What needs to be done:
Extract every line of the material that holds the string "Tanzania".

Top of Listed entries

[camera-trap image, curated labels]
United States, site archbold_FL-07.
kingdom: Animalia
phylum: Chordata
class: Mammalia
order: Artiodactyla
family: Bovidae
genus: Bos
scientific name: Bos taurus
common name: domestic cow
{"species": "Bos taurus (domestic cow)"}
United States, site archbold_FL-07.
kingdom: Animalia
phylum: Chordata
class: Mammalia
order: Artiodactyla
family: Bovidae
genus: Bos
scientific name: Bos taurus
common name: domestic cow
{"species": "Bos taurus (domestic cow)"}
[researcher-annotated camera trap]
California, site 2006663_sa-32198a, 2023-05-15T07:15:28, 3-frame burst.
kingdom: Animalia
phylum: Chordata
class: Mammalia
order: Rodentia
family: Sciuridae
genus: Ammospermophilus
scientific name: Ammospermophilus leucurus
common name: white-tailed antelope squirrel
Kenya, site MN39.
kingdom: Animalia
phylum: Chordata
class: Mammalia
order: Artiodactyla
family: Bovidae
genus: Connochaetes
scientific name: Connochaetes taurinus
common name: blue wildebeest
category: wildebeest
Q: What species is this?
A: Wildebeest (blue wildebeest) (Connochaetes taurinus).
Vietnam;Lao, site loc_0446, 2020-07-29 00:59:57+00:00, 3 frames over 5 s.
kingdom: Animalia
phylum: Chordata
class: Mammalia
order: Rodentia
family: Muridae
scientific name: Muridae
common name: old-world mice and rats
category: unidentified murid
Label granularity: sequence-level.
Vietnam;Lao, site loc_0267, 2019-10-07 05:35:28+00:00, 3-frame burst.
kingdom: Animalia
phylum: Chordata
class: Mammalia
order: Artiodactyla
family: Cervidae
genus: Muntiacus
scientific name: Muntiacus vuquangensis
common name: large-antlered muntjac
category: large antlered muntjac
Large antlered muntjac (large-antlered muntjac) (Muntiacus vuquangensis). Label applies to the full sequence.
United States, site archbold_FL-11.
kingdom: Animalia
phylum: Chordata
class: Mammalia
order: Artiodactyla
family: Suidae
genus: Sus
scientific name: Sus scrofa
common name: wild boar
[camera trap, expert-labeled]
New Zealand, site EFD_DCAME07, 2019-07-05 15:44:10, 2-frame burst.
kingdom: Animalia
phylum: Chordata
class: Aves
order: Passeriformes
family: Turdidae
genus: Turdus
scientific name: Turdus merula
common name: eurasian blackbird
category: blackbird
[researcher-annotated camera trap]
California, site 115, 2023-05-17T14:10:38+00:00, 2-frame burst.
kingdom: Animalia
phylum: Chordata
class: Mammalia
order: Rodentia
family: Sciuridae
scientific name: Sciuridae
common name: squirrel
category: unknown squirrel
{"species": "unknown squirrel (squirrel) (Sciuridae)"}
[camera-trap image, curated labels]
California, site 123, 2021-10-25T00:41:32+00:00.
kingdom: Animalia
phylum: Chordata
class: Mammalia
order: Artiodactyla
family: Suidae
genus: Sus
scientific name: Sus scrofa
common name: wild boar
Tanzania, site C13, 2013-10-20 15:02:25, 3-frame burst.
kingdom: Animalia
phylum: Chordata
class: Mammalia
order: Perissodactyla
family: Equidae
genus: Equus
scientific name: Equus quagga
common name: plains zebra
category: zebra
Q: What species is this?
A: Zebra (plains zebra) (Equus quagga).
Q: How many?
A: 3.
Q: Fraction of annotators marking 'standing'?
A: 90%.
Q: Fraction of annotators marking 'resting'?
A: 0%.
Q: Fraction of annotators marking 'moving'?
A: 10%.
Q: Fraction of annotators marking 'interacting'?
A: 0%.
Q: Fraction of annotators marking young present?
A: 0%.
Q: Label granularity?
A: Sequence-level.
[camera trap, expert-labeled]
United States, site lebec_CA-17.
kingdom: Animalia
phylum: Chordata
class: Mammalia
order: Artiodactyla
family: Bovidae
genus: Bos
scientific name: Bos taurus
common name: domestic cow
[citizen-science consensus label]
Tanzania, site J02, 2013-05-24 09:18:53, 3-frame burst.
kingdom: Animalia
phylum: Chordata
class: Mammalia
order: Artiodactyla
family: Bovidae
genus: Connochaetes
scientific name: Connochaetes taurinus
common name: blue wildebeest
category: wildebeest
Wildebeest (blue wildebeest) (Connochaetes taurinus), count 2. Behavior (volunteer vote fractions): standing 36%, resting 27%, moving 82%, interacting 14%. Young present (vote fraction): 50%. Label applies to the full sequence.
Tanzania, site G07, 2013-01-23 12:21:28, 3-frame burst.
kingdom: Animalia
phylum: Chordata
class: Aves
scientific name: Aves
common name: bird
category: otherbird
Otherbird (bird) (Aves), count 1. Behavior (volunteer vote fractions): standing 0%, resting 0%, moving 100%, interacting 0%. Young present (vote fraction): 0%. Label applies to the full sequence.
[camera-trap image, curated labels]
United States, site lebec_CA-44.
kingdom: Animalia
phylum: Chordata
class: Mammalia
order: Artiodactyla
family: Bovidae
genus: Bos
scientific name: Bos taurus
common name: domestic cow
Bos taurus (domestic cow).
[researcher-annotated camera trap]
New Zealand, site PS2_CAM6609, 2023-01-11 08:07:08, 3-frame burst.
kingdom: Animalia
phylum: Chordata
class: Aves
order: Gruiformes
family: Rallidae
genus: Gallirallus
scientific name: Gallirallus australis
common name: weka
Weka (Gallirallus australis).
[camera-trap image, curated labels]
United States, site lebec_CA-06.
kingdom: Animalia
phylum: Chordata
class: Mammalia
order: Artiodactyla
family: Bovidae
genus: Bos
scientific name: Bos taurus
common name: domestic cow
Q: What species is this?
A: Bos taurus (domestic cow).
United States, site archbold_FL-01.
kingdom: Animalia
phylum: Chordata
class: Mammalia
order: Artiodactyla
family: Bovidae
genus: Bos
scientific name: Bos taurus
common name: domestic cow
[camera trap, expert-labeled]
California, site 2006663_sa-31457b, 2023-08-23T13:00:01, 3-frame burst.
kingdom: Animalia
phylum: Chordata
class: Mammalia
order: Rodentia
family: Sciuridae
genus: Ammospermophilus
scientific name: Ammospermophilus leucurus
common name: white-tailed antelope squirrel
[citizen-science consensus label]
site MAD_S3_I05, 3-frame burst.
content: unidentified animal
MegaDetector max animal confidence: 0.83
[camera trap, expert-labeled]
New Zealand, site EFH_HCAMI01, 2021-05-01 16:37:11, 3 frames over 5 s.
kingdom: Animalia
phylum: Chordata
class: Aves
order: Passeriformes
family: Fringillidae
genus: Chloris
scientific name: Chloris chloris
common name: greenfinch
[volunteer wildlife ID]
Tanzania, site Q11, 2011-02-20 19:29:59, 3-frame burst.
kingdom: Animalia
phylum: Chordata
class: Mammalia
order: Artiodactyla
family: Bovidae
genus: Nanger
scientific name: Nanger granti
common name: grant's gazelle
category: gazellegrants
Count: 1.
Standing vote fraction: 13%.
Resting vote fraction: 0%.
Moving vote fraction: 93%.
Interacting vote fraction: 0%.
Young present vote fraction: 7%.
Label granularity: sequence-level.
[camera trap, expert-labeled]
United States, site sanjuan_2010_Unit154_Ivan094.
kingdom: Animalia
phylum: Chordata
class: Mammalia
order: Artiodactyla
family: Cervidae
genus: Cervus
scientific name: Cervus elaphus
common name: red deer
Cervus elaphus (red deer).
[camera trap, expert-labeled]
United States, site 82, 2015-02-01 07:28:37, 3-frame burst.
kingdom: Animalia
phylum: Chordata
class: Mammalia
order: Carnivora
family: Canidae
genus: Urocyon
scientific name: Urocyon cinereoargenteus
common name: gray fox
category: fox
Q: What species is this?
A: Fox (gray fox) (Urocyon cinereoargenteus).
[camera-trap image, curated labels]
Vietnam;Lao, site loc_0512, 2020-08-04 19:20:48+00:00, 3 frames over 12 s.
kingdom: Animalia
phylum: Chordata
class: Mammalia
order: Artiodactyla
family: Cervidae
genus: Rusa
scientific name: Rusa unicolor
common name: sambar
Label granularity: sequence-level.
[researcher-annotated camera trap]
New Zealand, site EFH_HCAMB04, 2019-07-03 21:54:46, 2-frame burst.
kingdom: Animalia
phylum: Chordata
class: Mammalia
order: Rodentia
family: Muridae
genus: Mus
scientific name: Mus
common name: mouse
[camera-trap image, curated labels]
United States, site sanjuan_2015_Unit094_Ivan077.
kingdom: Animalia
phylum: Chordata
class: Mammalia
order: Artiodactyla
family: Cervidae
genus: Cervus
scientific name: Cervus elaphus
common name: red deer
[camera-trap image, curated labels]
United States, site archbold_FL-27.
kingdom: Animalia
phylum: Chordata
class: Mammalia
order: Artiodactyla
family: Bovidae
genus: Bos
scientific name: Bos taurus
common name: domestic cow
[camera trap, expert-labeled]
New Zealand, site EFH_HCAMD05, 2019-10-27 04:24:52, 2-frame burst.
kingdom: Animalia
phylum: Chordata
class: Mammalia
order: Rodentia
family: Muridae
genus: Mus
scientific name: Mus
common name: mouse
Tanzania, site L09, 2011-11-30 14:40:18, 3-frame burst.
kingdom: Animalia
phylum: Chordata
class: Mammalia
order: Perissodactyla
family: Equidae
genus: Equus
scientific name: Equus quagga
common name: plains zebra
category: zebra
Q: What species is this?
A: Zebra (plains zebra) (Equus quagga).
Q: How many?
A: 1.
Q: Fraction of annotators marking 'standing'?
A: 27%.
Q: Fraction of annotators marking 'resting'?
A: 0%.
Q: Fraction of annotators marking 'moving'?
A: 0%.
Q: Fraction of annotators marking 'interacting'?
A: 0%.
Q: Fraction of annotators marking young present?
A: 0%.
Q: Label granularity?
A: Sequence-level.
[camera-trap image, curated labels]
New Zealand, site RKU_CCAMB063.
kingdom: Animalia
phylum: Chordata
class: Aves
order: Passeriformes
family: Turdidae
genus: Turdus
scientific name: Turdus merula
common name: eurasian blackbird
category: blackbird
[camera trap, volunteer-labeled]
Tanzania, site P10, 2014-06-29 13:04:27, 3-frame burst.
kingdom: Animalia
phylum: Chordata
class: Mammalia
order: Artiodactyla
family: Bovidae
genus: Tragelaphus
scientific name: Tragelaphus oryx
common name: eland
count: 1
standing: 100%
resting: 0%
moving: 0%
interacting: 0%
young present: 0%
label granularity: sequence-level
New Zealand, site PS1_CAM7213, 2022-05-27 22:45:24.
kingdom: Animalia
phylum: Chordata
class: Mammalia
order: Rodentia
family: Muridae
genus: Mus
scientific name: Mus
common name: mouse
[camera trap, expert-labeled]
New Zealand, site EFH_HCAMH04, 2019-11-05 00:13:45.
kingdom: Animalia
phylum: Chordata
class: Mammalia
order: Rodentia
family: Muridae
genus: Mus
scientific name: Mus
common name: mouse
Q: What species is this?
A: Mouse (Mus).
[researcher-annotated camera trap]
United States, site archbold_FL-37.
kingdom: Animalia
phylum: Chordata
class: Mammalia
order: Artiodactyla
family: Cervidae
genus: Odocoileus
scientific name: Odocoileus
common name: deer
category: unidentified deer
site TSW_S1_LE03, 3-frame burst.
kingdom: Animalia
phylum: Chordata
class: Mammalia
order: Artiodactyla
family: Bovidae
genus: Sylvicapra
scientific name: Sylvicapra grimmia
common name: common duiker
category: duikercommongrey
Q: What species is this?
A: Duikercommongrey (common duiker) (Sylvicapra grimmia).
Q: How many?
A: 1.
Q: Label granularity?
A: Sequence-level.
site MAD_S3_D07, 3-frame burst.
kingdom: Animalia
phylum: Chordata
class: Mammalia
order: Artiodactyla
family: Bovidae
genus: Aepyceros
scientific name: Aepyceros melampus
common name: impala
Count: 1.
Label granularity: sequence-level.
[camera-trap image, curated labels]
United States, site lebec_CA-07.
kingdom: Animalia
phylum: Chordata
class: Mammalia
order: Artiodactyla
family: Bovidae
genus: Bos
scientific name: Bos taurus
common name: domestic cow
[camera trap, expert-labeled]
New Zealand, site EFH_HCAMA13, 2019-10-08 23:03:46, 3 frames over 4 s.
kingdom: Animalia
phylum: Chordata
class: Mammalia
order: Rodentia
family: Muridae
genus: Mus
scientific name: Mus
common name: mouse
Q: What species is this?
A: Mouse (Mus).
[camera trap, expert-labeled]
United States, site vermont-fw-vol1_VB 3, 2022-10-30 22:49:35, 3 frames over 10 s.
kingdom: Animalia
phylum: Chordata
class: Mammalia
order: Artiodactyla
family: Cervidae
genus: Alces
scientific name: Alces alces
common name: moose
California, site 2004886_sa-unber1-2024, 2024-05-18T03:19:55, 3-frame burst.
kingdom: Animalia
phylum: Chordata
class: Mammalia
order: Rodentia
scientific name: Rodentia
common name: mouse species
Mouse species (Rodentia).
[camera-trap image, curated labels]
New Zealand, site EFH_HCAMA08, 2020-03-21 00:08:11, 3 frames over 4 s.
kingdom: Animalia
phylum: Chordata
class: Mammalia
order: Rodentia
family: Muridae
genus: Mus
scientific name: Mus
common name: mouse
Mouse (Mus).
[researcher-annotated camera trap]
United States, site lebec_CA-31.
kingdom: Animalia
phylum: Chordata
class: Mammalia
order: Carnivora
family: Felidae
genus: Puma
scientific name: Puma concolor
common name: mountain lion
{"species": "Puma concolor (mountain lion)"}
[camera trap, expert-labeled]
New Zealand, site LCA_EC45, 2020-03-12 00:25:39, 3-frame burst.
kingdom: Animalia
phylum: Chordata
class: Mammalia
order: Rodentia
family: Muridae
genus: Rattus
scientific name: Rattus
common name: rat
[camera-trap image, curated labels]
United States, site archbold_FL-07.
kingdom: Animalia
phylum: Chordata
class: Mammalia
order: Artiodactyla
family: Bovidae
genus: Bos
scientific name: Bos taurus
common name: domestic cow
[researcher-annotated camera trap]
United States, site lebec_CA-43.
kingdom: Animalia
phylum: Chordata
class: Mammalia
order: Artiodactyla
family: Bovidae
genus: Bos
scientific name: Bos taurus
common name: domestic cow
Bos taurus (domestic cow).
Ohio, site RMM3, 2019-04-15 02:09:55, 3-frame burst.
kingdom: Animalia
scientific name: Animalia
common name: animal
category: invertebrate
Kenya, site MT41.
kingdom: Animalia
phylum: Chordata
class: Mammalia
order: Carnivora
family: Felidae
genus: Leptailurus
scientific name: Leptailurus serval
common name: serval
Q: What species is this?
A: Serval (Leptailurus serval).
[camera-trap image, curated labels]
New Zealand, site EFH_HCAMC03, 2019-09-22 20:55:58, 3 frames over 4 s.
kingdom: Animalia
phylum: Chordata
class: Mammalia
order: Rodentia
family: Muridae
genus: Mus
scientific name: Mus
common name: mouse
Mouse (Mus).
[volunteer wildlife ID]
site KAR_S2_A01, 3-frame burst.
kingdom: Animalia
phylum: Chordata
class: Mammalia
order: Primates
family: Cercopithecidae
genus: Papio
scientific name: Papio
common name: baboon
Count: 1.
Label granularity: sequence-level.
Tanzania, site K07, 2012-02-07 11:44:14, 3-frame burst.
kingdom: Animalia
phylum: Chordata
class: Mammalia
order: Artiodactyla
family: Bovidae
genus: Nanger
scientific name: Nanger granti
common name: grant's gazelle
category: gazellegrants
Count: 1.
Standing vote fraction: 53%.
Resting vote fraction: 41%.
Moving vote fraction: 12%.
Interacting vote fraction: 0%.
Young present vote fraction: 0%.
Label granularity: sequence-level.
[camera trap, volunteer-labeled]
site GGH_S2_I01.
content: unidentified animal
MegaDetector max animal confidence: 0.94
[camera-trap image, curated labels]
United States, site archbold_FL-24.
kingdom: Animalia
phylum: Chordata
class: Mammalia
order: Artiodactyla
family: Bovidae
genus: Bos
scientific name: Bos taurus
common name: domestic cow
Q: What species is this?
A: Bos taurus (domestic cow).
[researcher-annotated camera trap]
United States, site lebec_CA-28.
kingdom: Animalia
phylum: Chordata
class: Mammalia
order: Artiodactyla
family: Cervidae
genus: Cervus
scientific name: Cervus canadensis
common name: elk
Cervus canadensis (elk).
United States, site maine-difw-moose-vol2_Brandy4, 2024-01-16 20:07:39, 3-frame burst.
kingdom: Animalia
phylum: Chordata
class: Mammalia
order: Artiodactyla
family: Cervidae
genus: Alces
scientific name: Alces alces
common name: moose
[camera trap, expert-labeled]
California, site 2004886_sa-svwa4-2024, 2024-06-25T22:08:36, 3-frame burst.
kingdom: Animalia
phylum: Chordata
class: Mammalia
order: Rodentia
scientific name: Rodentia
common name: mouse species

Bottom of Listed entries

Problem solution:
Tanzania, site C13, 2013-10-20 15:02:25, 3-frame burst.
Tanzania, site J02, 2013-05-24 09:18:53, 3-frame burst.
Tanzania, site G07, 2013-01-23 12:21:28, 3-frame burst.
Tanzania, site Q11, 2011-02-20 19:29:59, 3-frame burst.
Tanzania, site L09, 2011-11-30 14:40:18, 3-frame burst.
Tanzania, site P10, 2014-06-29 13:04:27, 3-frame burst.
Tanzania, site K07, 2012-02-07 11:44:14, 3-frame burst.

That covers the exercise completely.